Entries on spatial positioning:
——

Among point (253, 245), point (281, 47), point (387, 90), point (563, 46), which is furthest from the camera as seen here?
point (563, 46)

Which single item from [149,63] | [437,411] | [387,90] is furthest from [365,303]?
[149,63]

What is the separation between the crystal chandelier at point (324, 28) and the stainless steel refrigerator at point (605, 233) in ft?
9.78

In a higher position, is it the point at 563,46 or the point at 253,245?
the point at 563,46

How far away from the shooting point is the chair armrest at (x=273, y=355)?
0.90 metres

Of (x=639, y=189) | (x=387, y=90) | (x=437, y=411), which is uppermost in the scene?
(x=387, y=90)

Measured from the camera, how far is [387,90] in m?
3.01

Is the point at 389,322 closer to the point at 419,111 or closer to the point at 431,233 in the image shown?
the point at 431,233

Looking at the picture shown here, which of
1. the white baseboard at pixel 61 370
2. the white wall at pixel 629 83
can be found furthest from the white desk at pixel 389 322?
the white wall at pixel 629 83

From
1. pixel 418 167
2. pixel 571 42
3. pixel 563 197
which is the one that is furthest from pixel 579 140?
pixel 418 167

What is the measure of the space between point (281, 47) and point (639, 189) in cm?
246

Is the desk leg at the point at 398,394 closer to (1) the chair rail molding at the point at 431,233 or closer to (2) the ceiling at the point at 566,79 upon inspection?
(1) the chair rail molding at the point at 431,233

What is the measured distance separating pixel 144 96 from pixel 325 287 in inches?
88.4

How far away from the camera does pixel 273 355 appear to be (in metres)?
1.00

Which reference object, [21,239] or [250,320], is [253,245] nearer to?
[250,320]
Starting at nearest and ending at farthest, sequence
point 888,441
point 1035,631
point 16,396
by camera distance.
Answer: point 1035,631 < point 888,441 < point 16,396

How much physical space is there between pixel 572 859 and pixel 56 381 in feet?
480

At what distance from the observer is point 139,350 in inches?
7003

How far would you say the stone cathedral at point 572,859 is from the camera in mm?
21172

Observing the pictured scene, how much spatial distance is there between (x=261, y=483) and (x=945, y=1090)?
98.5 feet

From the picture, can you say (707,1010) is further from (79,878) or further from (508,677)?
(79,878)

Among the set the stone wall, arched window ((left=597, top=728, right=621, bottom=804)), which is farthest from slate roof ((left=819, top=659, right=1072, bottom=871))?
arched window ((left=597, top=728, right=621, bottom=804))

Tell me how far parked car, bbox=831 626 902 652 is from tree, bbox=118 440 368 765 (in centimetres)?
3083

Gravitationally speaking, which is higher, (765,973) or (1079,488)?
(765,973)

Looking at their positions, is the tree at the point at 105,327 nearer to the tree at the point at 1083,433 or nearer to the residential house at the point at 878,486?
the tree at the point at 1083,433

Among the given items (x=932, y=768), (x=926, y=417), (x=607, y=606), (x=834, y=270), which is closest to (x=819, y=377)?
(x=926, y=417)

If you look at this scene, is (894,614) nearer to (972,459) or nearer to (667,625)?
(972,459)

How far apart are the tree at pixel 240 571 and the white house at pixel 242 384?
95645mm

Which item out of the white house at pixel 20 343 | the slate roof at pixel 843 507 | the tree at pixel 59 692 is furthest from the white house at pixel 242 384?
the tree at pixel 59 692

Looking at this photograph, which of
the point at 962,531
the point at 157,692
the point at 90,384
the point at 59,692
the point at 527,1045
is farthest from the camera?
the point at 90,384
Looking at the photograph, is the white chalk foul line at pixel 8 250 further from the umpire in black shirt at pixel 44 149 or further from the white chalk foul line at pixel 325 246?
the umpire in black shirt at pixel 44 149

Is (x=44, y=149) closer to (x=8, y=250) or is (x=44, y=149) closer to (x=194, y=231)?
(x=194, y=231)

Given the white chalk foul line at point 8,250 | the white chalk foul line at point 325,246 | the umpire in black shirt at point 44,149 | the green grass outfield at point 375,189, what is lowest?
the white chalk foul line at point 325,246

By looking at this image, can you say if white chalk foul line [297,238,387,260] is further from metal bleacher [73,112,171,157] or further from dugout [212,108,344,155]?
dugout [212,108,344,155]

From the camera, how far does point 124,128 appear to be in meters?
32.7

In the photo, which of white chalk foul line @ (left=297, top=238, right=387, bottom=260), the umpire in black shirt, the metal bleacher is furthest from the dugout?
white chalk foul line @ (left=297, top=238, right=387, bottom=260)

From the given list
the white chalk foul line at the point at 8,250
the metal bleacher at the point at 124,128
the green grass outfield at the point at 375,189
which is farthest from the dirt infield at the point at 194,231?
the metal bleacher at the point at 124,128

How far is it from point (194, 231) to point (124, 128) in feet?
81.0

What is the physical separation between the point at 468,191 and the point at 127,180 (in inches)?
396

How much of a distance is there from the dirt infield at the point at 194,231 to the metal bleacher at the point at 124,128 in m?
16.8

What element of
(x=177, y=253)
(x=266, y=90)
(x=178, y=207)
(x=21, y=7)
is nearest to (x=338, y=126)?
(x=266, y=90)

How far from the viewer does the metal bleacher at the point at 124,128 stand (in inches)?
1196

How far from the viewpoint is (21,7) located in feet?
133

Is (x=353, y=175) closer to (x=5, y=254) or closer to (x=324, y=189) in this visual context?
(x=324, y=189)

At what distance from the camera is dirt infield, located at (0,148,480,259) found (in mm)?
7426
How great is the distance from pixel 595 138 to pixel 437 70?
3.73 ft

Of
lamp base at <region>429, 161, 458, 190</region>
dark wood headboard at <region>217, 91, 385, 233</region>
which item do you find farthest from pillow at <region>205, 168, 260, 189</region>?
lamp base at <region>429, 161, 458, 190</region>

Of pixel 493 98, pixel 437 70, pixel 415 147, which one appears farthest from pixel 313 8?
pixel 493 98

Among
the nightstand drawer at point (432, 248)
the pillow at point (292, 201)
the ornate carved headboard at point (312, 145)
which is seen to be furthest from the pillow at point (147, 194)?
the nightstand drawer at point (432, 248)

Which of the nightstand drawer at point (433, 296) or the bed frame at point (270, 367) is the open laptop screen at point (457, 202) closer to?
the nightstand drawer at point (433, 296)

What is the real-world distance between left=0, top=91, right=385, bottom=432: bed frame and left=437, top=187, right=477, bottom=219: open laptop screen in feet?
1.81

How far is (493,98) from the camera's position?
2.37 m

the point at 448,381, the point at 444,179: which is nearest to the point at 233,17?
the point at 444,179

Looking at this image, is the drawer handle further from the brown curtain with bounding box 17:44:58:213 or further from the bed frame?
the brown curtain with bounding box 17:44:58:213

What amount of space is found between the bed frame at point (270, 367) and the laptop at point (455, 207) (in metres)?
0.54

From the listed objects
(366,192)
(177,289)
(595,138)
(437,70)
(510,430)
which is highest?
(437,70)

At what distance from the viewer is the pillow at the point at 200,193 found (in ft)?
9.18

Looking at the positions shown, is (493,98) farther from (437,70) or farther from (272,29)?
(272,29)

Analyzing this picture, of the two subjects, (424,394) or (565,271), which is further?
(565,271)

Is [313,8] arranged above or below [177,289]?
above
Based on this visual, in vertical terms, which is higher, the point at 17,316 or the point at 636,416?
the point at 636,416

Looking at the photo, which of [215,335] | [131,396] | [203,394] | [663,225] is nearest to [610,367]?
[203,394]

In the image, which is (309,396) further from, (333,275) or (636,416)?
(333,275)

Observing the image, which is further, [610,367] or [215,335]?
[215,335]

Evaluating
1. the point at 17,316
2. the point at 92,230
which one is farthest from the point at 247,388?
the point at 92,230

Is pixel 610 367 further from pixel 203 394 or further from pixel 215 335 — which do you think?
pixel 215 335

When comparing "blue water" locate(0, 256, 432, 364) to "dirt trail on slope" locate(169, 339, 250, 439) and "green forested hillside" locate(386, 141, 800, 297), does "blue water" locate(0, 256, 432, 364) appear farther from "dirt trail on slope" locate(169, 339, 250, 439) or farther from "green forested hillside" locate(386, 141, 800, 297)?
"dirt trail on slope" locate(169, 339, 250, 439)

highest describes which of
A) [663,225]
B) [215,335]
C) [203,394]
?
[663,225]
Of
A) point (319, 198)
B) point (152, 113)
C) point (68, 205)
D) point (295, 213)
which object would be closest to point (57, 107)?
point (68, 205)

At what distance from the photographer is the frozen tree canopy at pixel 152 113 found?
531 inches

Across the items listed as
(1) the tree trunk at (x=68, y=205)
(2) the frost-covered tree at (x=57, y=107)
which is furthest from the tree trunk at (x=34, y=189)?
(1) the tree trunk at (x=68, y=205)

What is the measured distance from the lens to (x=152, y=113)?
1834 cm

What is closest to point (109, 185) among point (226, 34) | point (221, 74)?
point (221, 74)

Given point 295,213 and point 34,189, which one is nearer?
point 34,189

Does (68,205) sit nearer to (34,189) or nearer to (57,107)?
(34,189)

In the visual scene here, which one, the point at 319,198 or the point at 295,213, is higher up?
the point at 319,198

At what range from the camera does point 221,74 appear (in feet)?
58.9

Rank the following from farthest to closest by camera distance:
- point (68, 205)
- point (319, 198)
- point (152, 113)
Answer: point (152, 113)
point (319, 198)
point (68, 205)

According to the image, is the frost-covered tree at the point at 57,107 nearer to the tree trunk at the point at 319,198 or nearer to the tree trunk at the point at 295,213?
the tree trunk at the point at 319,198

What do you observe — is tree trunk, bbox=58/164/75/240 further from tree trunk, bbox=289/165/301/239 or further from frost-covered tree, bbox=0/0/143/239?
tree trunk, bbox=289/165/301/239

——

Everything from the line with "Across the items listed as" through the last line of the material above should be echoed exactly, and nothing else.

Across the items listed as
(1) the tree trunk at (x=68, y=205)
(2) the frost-covered tree at (x=57, y=107)
which is furthest from the tree trunk at (x=34, y=189)?
(1) the tree trunk at (x=68, y=205)

What is the measured distance from the lens to (x=152, y=113)?
1834 cm

What is closest to point (109, 185) among point (226, 34) | point (221, 74)?
point (221, 74)

Given point 295,213 and point 34,189, which one is nearer?
point 34,189

Does (68,205) sit nearer to (34,189) or nearer to (57,107)?
(34,189)

In the visual scene here, which one, the point at 319,198 or the point at 295,213, is higher up?
the point at 319,198

At what range from the camera does point 221,74 appear (in feet)?
58.9

Rank the following from farthest to closest by camera distance:
- point (68, 205)
- point (319, 198)
- point (152, 113)
Answer: point (152, 113)
point (319, 198)
point (68, 205)

According to the image, is the frost-covered tree at the point at 57,107 nearer to the tree trunk at the point at 319,198 or nearer to the tree trunk at the point at 295,213?
the tree trunk at the point at 319,198

What do you observe — is tree trunk, bbox=58/164/75/240 further from tree trunk, bbox=289/165/301/239 or further from frost-covered tree, bbox=0/0/143/239?
tree trunk, bbox=289/165/301/239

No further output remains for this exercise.